Baden-WürttembergNach Tiefpunkt für Tennis-Frauen: Siegemund hofft auf "Show"

Eisbeutel am Rücken, Kämpferherz auf dem Tennisplatz: Wie Laura Siegemund mit 38 Jahren gegen die Weltspitze antritt. Das deutsche Frauen-Tennis musste ohne sie auskommen - und scheiterte blamabel.
Stuttgart (dpa/lsw) - Den Eisbeutel klemmt sich Laura Siegemund am Rücken in den Hosenbund. An die Regeneration denkt sie im reifen Tennis-Alter von 38 Jahren auch, als sie nach ihrem hart erkämpften Auftaktsieg beim WTA-Turnier in Stuttgart ihre Interview-Pflichten erfüllt. Körperlich werde die Karriere immer herausfordernder und sei mit mehr Schmerzen verbunden. Spielerisch habe sie sich im Vergleich zu früheren Jahren verbessert, sagte sie.
Das möchte die variabel agierende Schwäbin in ihrem Achtelfinale gegen die sechsmalige Grand-Slam-Siegerin und 14 Jahre jüngere Iga Swiatek beweisen. "Ich hoffe, ich kann ein bisschen eine Show abliefern", sagte Siegemund. Sie habe gegen eine solch großartige Spielerin "absolut nichts zu verlieren".
Ohne Siegemund erlebt Frauen-Tennis das nächste Tief
Im Gegensatz dazu hatte der Deutsche Tennis Bund viel zu verlieren, als in der vergangenen Woche die Relegation im Billie Jean King Cup anstand. Siegemund war nicht dabei, als der Niedergang des deutschen Frauen-Tennis mit dem Absturz in die Drittklassigkeit am nächsten Tiefpunkt ankam. Dass Siegemund in Stuttgart als momentan beste deutsche Tennisspielerin auftritt, zeigt das Dilemma. Für die unerfahrene, junge Auswahl reichte es im portugiesischen Oeiras bei Lissabon selbst gegen zweitklassige Gegnerinnen nicht.
"Es wäre vielleicht nicht schlecht gewesen, die jungen Leute ein bisschen früher mit reinzuholen", sagte Siegemund. "Das ist in der Vergangenheit, glaube ich, zu wenig passiert. Da hat man sich zu viel darauf verlassen, dass die aus der älteren Generation die Punkte holen."

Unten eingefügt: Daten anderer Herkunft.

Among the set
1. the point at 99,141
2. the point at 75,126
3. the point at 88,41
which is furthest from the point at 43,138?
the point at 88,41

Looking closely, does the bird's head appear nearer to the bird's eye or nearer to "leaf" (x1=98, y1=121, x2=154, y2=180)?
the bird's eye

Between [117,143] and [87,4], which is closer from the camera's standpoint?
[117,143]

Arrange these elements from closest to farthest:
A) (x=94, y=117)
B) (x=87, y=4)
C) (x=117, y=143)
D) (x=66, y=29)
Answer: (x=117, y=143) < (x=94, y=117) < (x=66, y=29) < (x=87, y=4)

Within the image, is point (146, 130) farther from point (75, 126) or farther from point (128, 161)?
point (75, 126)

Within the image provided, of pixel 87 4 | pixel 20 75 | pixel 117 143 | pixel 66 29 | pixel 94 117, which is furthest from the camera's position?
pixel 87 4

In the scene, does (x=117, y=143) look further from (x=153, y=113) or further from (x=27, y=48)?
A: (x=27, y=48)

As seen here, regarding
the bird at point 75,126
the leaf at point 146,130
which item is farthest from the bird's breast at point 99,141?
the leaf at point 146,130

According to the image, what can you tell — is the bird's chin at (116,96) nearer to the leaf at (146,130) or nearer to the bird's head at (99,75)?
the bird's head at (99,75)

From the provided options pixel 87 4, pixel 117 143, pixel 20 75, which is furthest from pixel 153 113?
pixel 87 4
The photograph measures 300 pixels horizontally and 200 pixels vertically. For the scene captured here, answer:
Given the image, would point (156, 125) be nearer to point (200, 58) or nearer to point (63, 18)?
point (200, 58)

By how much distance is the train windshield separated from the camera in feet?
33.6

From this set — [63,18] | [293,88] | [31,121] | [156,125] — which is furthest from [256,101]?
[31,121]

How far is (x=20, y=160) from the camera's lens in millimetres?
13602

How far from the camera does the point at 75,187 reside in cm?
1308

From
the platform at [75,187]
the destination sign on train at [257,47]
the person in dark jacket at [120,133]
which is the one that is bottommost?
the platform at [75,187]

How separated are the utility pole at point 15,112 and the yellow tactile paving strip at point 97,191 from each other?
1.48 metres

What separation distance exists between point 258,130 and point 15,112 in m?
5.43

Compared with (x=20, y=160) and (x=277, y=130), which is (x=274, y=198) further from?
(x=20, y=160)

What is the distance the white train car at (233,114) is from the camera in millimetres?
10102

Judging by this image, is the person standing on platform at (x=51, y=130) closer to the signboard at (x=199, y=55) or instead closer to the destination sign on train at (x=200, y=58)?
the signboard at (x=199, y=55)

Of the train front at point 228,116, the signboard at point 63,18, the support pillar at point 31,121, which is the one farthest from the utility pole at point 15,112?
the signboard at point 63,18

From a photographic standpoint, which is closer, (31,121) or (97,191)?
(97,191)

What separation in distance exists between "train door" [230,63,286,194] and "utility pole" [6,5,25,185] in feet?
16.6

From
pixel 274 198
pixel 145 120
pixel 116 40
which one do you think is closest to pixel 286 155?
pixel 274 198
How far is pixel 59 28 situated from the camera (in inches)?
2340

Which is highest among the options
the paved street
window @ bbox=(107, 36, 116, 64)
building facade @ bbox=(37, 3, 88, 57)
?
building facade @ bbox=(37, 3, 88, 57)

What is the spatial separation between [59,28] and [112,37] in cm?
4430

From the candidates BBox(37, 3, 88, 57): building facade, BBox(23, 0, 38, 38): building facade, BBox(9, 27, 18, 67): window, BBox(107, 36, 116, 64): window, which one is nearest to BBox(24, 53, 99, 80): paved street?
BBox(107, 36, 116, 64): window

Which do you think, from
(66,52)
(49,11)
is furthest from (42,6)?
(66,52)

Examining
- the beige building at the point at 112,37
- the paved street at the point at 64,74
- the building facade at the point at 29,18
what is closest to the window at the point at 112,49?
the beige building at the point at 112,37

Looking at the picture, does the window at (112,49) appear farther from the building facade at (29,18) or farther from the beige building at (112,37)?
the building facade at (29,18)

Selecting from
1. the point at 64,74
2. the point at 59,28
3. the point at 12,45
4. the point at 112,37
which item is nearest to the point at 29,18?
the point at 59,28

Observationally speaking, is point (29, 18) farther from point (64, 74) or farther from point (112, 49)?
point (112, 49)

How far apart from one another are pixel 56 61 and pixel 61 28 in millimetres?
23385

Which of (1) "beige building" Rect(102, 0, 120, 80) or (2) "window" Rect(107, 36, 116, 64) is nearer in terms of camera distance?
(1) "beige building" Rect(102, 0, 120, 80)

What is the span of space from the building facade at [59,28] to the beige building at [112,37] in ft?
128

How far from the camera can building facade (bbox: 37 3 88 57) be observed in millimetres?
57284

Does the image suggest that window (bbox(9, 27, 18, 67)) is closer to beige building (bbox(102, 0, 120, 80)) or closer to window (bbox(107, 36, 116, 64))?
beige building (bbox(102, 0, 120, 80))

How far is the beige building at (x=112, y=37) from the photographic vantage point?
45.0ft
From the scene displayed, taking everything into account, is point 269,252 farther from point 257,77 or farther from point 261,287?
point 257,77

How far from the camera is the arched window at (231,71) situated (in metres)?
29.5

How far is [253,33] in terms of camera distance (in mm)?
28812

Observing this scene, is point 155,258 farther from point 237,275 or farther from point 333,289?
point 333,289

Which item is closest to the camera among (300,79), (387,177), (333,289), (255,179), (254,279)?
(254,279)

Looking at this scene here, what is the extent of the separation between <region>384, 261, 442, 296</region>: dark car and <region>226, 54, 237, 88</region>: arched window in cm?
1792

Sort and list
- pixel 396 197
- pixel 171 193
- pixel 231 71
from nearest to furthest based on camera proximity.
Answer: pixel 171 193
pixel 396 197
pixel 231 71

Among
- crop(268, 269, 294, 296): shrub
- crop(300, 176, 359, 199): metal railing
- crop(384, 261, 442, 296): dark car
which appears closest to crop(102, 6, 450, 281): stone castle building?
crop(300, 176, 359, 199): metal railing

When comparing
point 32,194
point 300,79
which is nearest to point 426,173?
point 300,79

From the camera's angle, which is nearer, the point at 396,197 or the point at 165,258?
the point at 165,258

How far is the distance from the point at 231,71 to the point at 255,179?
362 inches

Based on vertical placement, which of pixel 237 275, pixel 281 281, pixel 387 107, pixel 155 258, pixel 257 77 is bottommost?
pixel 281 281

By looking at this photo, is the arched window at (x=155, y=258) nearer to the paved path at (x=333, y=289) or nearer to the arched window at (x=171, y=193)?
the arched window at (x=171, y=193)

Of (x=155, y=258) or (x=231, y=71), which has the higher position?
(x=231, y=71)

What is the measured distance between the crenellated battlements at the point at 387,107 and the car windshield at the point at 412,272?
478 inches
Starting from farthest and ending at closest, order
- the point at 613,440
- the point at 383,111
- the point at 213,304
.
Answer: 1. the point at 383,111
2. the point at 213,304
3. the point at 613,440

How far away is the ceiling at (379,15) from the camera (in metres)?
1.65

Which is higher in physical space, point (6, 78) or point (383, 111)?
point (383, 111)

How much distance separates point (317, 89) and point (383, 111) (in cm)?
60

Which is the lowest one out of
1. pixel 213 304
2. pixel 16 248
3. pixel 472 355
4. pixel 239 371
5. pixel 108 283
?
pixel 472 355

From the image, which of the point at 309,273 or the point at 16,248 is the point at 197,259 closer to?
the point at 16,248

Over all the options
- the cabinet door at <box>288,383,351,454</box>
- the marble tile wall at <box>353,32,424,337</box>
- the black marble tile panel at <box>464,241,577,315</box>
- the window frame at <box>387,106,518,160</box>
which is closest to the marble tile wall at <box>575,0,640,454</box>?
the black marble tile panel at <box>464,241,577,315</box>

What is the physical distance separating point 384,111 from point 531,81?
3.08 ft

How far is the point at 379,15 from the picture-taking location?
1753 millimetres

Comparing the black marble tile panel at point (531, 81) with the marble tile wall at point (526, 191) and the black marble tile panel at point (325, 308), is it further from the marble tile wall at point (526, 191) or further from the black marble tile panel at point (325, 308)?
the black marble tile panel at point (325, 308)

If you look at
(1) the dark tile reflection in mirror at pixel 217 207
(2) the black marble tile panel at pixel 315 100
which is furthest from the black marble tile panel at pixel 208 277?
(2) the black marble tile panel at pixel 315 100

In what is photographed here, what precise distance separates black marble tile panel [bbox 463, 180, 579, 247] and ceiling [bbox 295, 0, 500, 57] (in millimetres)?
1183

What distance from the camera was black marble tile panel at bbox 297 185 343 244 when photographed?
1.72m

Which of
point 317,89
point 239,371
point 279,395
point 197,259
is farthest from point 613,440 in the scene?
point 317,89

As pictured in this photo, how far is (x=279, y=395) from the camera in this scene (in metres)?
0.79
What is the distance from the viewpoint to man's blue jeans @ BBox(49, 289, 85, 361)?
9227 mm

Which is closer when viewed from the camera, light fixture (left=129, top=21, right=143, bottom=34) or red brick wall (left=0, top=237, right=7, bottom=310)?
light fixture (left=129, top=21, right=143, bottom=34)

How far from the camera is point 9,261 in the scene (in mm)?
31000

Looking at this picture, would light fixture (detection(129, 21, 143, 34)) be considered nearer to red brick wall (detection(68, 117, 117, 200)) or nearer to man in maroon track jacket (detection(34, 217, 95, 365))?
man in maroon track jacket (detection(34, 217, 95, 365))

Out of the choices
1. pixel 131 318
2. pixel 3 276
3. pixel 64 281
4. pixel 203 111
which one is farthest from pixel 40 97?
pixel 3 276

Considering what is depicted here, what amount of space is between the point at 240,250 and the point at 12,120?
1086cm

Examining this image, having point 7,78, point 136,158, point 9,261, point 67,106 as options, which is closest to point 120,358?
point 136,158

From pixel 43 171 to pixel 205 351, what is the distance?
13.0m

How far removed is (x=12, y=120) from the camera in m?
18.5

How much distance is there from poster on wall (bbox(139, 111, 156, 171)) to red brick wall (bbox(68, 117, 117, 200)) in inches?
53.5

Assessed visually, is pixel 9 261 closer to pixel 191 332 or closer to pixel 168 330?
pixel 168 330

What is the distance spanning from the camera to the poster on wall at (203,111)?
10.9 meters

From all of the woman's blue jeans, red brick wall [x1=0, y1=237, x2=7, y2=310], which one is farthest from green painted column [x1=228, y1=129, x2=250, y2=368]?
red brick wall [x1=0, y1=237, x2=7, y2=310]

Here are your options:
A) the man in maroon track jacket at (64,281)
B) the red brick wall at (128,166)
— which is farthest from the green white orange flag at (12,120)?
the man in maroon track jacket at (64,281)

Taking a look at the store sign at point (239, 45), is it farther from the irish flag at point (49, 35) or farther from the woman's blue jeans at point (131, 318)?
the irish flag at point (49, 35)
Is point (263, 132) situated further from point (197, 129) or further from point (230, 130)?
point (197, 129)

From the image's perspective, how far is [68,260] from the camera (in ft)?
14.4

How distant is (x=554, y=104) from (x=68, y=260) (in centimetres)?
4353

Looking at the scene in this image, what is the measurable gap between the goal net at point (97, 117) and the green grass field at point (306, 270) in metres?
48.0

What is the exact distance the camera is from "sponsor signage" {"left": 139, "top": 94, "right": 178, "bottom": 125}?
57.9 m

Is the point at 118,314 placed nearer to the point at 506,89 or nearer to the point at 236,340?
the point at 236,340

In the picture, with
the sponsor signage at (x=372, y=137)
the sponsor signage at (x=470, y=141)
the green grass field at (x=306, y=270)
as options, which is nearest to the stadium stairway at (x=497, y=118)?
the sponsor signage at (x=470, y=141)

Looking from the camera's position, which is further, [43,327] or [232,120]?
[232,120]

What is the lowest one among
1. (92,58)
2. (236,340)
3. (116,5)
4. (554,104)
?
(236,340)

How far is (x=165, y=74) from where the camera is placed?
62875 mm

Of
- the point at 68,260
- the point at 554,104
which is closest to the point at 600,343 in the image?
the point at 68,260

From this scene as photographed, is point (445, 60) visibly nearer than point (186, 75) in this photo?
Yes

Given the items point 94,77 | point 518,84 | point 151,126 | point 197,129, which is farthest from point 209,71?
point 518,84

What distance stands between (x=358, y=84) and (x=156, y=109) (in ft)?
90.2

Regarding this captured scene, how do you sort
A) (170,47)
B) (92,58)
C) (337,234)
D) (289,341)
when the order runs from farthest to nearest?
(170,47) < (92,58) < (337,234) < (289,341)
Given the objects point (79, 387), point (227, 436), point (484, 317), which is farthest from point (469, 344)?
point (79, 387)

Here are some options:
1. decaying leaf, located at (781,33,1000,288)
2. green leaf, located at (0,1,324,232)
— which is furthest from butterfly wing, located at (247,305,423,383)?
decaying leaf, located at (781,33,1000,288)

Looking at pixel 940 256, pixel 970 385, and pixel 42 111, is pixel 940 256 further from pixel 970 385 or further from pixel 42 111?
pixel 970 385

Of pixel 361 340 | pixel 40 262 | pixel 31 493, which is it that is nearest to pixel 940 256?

Siegemund kurierte in der vergangenen Woche Oberschenkelprobleme aus. Die letztjährige Wimbledon-Viertelfinalistin wollte für die Sandplatz-Saison und das Heimturnier gewappnet sein. Aus 2025 schleppte sie Rückenprobleme mit ins neue Jahr. Ihre Einsätze wägt sie mittlerweile mehr ab.
Siegemund-Gegnerin greift mit Tipps von Nadal neu an
In Stuttgart tritt sie im Einzel und Doppel an. Insbesondere auch als Doppelspezialistin hätte sie dem deutschen Tennis in der Relegation helfen können. Wie sie Druck standhält, wenn es spielerisch nicht läuft wie gewünscht, bewies sie zum Auftakt beim 4:6, 7:6 (7:4), 6:1 gegen die bulgarische Außenseiterin Viktoriya Tomowa. Auch Favoritinnen hat sie mit ihrem Stil schon frustriert, in zwei Matches gegen Swiatek blieb sie aber bisher chancenlos.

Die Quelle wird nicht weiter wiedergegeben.